The reasons for the more focused effort? "None of us are getting any younger," Rex notes. "And the more and more I've done other types of work, I've realized this is how I want to make some sort of living, even if it's a meager one. And I've realized, in a non-egotistical way, that I could probably get away with this. I think I can actually write a song now and not have to think about it and know what I'm doing. It's easier and what I enjoy doing. It's the only thing I enjoy doing other than fishing. And I don't think I can make any money off of fishing."
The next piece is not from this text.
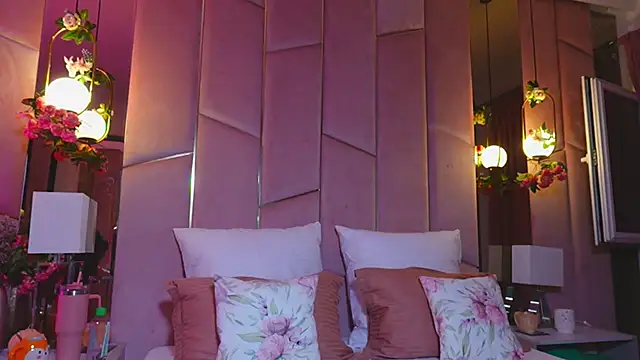 LucyLextonX online show from March 19, 2026, 8:57 pm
This week, Rex and the Victorstands will be earning a little money playing along the Front Range of Colorado, with dates in Denver, Fort Collins and Colorado Springs. The trip to Colorado will put Rex on familiar turf and serve as proof that he's taking himself and his music more seriously. "I've just matured, and I've got a better head on my shoulders now. I can look at things more clearly and not just screw around and hang out and go, 'Yeah, I write songs,' and not really know anything about it. Other people around me are growing up, so I need to do a little bit of that. Because I want to be proud of what I do."